I am trying to extract a string from a JSON in presto. Here are the 2 options for how the extracted data can look before I cast to a string:
JSON_EXTRACT(my_column, '$.my_column_extract')
= ["A::1","B::2","C::3","D::4"]JSON_EXTRACT(my_column, '$.my_column_extract')
= {"0":"A::1","1":"B::2","2":"C::3","3":"D::4,5"}
For both above options, the goal string format I want to achieve: For 1) A::1, B::2, C::3, D::4 For 2) A::1, B::2, C::3, D::4,5
So I cast as ARRAY(VARCHAR)
and then ARRAY_JOIN
to get a string. This works for 1) but not for 2).
- ARRAY_JOIN( CAST( JSON_EXTRACT(my_column, '$.my_column_extract') AS ARRAY(VARCHAR) ), ', ' ) = A::1, B::2, C::3, D::4
- The same functions result in an error due the format. Error notice (INVALID_CAST_ARGUMENT) Cannot cast to array(varchar). Expected a json array, but got {"0":"A::1","1":"B::2","2":"C::3","3":"D::4,5"}
How can I get 2) to result in the goal string format?

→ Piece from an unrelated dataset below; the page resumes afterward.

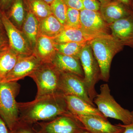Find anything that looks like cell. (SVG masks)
<instances>
[{"label":"cell","instance_id":"9","mask_svg":"<svg viewBox=\"0 0 133 133\" xmlns=\"http://www.w3.org/2000/svg\"><path fill=\"white\" fill-rule=\"evenodd\" d=\"M1 14L3 24L10 48L19 56L32 55L33 50L22 31L10 21L5 11L2 10Z\"/></svg>","mask_w":133,"mask_h":133},{"label":"cell","instance_id":"13","mask_svg":"<svg viewBox=\"0 0 133 133\" xmlns=\"http://www.w3.org/2000/svg\"><path fill=\"white\" fill-rule=\"evenodd\" d=\"M111 35L124 46L133 49V15L109 24Z\"/></svg>","mask_w":133,"mask_h":133},{"label":"cell","instance_id":"12","mask_svg":"<svg viewBox=\"0 0 133 133\" xmlns=\"http://www.w3.org/2000/svg\"><path fill=\"white\" fill-rule=\"evenodd\" d=\"M81 122L85 130L90 133H122L124 127L119 124L113 125L108 120L96 115L75 116Z\"/></svg>","mask_w":133,"mask_h":133},{"label":"cell","instance_id":"1","mask_svg":"<svg viewBox=\"0 0 133 133\" xmlns=\"http://www.w3.org/2000/svg\"><path fill=\"white\" fill-rule=\"evenodd\" d=\"M19 122L33 125L70 114L64 95L61 94L43 96L30 102L18 103Z\"/></svg>","mask_w":133,"mask_h":133},{"label":"cell","instance_id":"37","mask_svg":"<svg viewBox=\"0 0 133 133\" xmlns=\"http://www.w3.org/2000/svg\"><path fill=\"white\" fill-rule=\"evenodd\" d=\"M98 1L100 2L101 4H103L108 2L110 1L111 0H98Z\"/></svg>","mask_w":133,"mask_h":133},{"label":"cell","instance_id":"3","mask_svg":"<svg viewBox=\"0 0 133 133\" xmlns=\"http://www.w3.org/2000/svg\"><path fill=\"white\" fill-rule=\"evenodd\" d=\"M17 82H0V117L10 132L19 122V111L16 98L20 91Z\"/></svg>","mask_w":133,"mask_h":133},{"label":"cell","instance_id":"26","mask_svg":"<svg viewBox=\"0 0 133 133\" xmlns=\"http://www.w3.org/2000/svg\"><path fill=\"white\" fill-rule=\"evenodd\" d=\"M64 27L81 29L80 11L68 7L66 12V23Z\"/></svg>","mask_w":133,"mask_h":133},{"label":"cell","instance_id":"4","mask_svg":"<svg viewBox=\"0 0 133 133\" xmlns=\"http://www.w3.org/2000/svg\"><path fill=\"white\" fill-rule=\"evenodd\" d=\"M97 108L106 117L120 121L124 125L130 124L131 113L119 104L111 94L108 84H103L100 87V92L93 100Z\"/></svg>","mask_w":133,"mask_h":133},{"label":"cell","instance_id":"23","mask_svg":"<svg viewBox=\"0 0 133 133\" xmlns=\"http://www.w3.org/2000/svg\"><path fill=\"white\" fill-rule=\"evenodd\" d=\"M26 9L37 19L38 21L52 14L50 6L43 0H23Z\"/></svg>","mask_w":133,"mask_h":133},{"label":"cell","instance_id":"39","mask_svg":"<svg viewBox=\"0 0 133 133\" xmlns=\"http://www.w3.org/2000/svg\"><path fill=\"white\" fill-rule=\"evenodd\" d=\"M79 133H90L89 132H88V131H87L86 130H84V131H82V132H81Z\"/></svg>","mask_w":133,"mask_h":133},{"label":"cell","instance_id":"11","mask_svg":"<svg viewBox=\"0 0 133 133\" xmlns=\"http://www.w3.org/2000/svg\"><path fill=\"white\" fill-rule=\"evenodd\" d=\"M34 54L19 56L13 69L1 82H17L32 74L42 64Z\"/></svg>","mask_w":133,"mask_h":133},{"label":"cell","instance_id":"6","mask_svg":"<svg viewBox=\"0 0 133 133\" xmlns=\"http://www.w3.org/2000/svg\"><path fill=\"white\" fill-rule=\"evenodd\" d=\"M79 60L84 72V79L88 96L93 102L97 94L95 90V85L101 80V71L88 42L81 51Z\"/></svg>","mask_w":133,"mask_h":133},{"label":"cell","instance_id":"22","mask_svg":"<svg viewBox=\"0 0 133 133\" xmlns=\"http://www.w3.org/2000/svg\"><path fill=\"white\" fill-rule=\"evenodd\" d=\"M6 13L8 18L17 28L21 30L26 19L27 10L23 0H14Z\"/></svg>","mask_w":133,"mask_h":133},{"label":"cell","instance_id":"41","mask_svg":"<svg viewBox=\"0 0 133 133\" xmlns=\"http://www.w3.org/2000/svg\"><path fill=\"white\" fill-rule=\"evenodd\" d=\"M11 133H14V132H11Z\"/></svg>","mask_w":133,"mask_h":133},{"label":"cell","instance_id":"17","mask_svg":"<svg viewBox=\"0 0 133 133\" xmlns=\"http://www.w3.org/2000/svg\"><path fill=\"white\" fill-rule=\"evenodd\" d=\"M52 63L60 73L75 74L84 78V73L79 59L57 52Z\"/></svg>","mask_w":133,"mask_h":133},{"label":"cell","instance_id":"2","mask_svg":"<svg viewBox=\"0 0 133 133\" xmlns=\"http://www.w3.org/2000/svg\"><path fill=\"white\" fill-rule=\"evenodd\" d=\"M88 43L99 66L101 80L108 82L112 60L122 50L124 45L111 34L96 37Z\"/></svg>","mask_w":133,"mask_h":133},{"label":"cell","instance_id":"7","mask_svg":"<svg viewBox=\"0 0 133 133\" xmlns=\"http://www.w3.org/2000/svg\"><path fill=\"white\" fill-rule=\"evenodd\" d=\"M35 124L39 129L34 128L44 133H79L85 130L81 122L71 113Z\"/></svg>","mask_w":133,"mask_h":133},{"label":"cell","instance_id":"34","mask_svg":"<svg viewBox=\"0 0 133 133\" xmlns=\"http://www.w3.org/2000/svg\"><path fill=\"white\" fill-rule=\"evenodd\" d=\"M2 10L0 8V31H5V28H4V26L3 24L2 19Z\"/></svg>","mask_w":133,"mask_h":133},{"label":"cell","instance_id":"21","mask_svg":"<svg viewBox=\"0 0 133 133\" xmlns=\"http://www.w3.org/2000/svg\"><path fill=\"white\" fill-rule=\"evenodd\" d=\"M55 43L88 42L91 39L86 35L81 29L64 27L63 31L53 38Z\"/></svg>","mask_w":133,"mask_h":133},{"label":"cell","instance_id":"36","mask_svg":"<svg viewBox=\"0 0 133 133\" xmlns=\"http://www.w3.org/2000/svg\"><path fill=\"white\" fill-rule=\"evenodd\" d=\"M45 2H46L48 5H50L55 0H43Z\"/></svg>","mask_w":133,"mask_h":133},{"label":"cell","instance_id":"38","mask_svg":"<svg viewBox=\"0 0 133 133\" xmlns=\"http://www.w3.org/2000/svg\"><path fill=\"white\" fill-rule=\"evenodd\" d=\"M130 8H131V10H132V13L133 15V0H132L131 5H130Z\"/></svg>","mask_w":133,"mask_h":133},{"label":"cell","instance_id":"16","mask_svg":"<svg viewBox=\"0 0 133 133\" xmlns=\"http://www.w3.org/2000/svg\"><path fill=\"white\" fill-rule=\"evenodd\" d=\"M55 44L53 38L40 35L33 49V54L42 64L52 63L57 52Z\"/></svg>","mask_w":133,"mask_h":133},{"label":"cell","instance_id":"10","mask_svg":"<svg viewBox=\"0 0 133 133\" xmlns=\"http://www.w3.org/2000/svg\"><path fill=\"white\" fill-rule=\"evenodd\" d=\"M59 92L64 96L71 95L81 98L95 106L88 96L84 78L70 73H61Z\"/></svg>","mask_w":133,"mask_h":133},{"label":"cell","instance_id":"8","mask_svg":"<svg viewBox=\"0 0 133 133\" xmlns=\"http://www.w3.org/2000/svg\"><path fill=\"white\" fill-rule=\"evenodd\" d=\"M81 30L91 39L111 34L109 24L99 11L84 9L80 11Z\"/></svg>","mask_w":133,"mask_h":133},{"label":"cell","instance_id":"14","mask_svg":"<svg viewBox=\"0 0 133 133\" xmlns=\"http://www.w3.org/2000/svg\"><path fill=\"white\" fill-rule=\"evenodd\" d=\"M99 11L109 24L133 15L131 8L118 0H111L101 4Z\"/></svg>","mask_w":133,"mask_h":133},{"label":"cell","instance_id":"15","mask_svg":"<svg viewBox=\"0 0 133 133\" xmlns=\"http://www.w3.org/2000/svg\"><path fill=\"white\" fill-rule=\"evenodd\" d=\"M69 112L74 116L96 115L107 118L97 108L81 98L74 96H64Z\"/></svg>","mask_w":133,"mask_h":133},{"label":"cell","instance_id":"24","mask_svg":"<svg viewBox=\"0 0 133 133\" xmlns=\"http://www.w3.org/2000/svg\"><path fill=\"white\" fill-rule=\"evenodd\" d=\"M87 43L88 42L55 43V45L57 52L79 59L81 51Z\"/></svg>","mask_w":133,"mask_h":133},{"label":"cell","instance_id":"27","mask_svg":"<svg viewBox=\"0 0 133 133\" xmlns=\"http://www.w3.org/2000/svg\"><path fill=\"white\" fill-rule=\"evenodd\" d=\"M84 9L92 11H99L100 2L98 0H81Z\"/></svg>","mask_w":133,"mask_h":133},{"label":"cell","instance_id":"18","mask_svg":"<svg viewBox=\"0 0 133 133\" xmlns=\"http://www.w3.org/2000/svg\"><path fill=\"white\" fill-rule=\"evenodd\" d=\"M21 30L24 33L33 51L39 36V21L31 12L28 10Z\"/></svg>","mask_w":133,"mask_h":133},{"label":"cell","instance_id":"31","mask_svg":"<svg viewBox=\"0 0 133 133\" xmlns=\"http://www.w3.org/2000/svg\"><path fill=\"white\" fill-rule=\"evenodd\" d=\"M14 0H0V8L2 11H8Z\"/></svg>","mask_w":133,"mask_h":133},{"label":"cell","instance_id":"30","mask_svg":"<svg viewBox=\"0 0 133 133\" xmlns=\"http://www.w3.org/2000/svg\"><path fill=\"white\" fill-rule=\"evenodd\" d=\"M8 45L9 43L6 32L0 31V50Z\"/></svg>","mask_w":133,"mask_h":133},{"label":"cell","instance_id":"40","mask_svg":"<svg viewBox=\"0 0 133 133\" xmlns=\"http://www.w3.org/2000/svg\"><path fill=\"white\" fill-rule=\"evenodd\" d=\"M34 129H35V130L36 131V132H37V133H44L42 132H41V131H38V130H36V129H35V128H34Z\"/></svg>","mask_w":133,"mask_h":133},{"label":"cell","instance_id":"28","mask_svg":"<svg viewBox=\"0 0 133 133\" xmlns=\"http://www.w3.org/2000/svg\"><path fill=\"white\" fill-rule=\"evenodd\" d=\"M32 125L19 122L16 128L12 132L14 133H37L32 127Z\"/></svg>","mask_w":133,"mask_h":133},{"label":"cell","instance_id":"35","mask_svg":"<svg viewBox=\"0 0 133 133\" xmlns=\"http://www.w3.org/2000/svg\"><path fill=\"white\" fill-rule=\"evenodd\" d=\"M118 1L130 8L132 0H118Z\"/></svg>","mask_w":133,"mask_h":133},{"label":"cell","instance_id":"29","mask_svg":"<svg viewBox=\"0 0 133 133\" xmlns=\"http://www.w3.org/2000/svg\"><path fill=\"white\" fill-rule=\"evenodd\" d=\"M68 7L81 11L84 9L81 0H63Z\"/></svg>","mask_w":133,"mask_h":133},{"label":"cell","instance_id":"25","mask_svg":"<svg viewBox=\"0 0 133 133\" xmlns=\"http://www.w3.org/2000/svg\"><path fill=\"white\" fill-rule=\"evenodd\" d=\"M50 6L52 14L65 26L68 7L63 0H55Z\"/></svg>","mask_w":133,"mask_h":133},{"label":"cell","instance_id":"33","mask_svg":"<svg viewBox=\"0 0 133 133\" xmlns=\"http://www.w3.org/2000/svg\"><path fill=\"white\" fill-rule=\"evenodd\" d=\"M0 133H11L5 122L0 117Z\"/></svg>","mask_w":133,"mask_h":133},{"label":"cell","instance_id":"32","mask_svg":"<svg viewBox=\"0 0 133 133\" xmlns=\"http://www.w3.org/2000/svg\"><path fill=\"white\" fill-rule=\"evenodd\" d=\"M131 120L130 124L128 125L119 124L124 128V131L122 133H133V111L131 112Z\"/></svg>","mask_w":133,"mask_h":133},{"label":"cell","instance_id":"20","mask_svg":"<svg viewBox=\"0 0 133 133\" xmlns=\"http://www.w3.org/2000/svg\"><path fill=\"white\" fill-rule=\"evenodd\" d=\"M64 28V26L52 14L39 22V36L53 38L58 35Z\"/></svg>","mask_w":133,"mask_h":133},{"label":"cell","instance_id":"19","mask_svg":"<svg viewBox=\"0 0 133 133\" xmlns=\"http://www.w3.org/2000/svg\"><path fill=\"white\" fill-rule=\"evenodd\" d=\"M19 57L9 45L0 50V82L12 70Z\"/></svg>","mask_w":133,"mask_h":133},{"label":"cell","instance_id":"5","mask_svg":"<svg viewBox=\"0 0 133 133\" xmlns=\"http://www.w3.org/2000/svg\"><path fill=\"white\" fill-rule=\"evenodd\" d=\"M60 75L61 73L52 63L42 64L29 76L37 87L35 98L60 94L58 90Z\"/></svg>","mask_w":133,"mask_h":133}]
</instances>
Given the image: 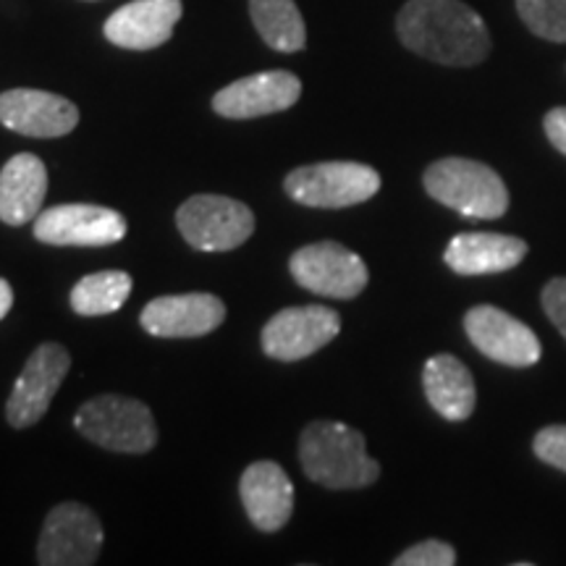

CodePudding user response:
If your records are available only in those two formats then you can leverage try_cast
function which returns null
if the cast can't be performed and use coalesce
two cast to the second format:
-- sample data
WITH dataset(my_column) AS (
values ('{"my_column_extract":["A::1","B::2","C::3","D::4"]}'),
('{"my_column_extract":{"0":"A::1","1":"B::2","2":"C::3","3":"D::4,5"}}')
),
-- query parts
extracted as (
select JSON_EXTRACT(my_column, '$.my_column_extract') extr
from dataset)
SELECT coalesce(
try_cast(extr as array(varchar)), -- try process array
map_values(cast(extr as map(varchar, varchar)))) -- if not array - process json object as map and get map values
FROM extracted;
Output:
_col0 |
---|
[A::1, B::2, C::3, D::4] |
[A::1, B::2, C::3, D::4,5] |
And then process resulting arrays as needed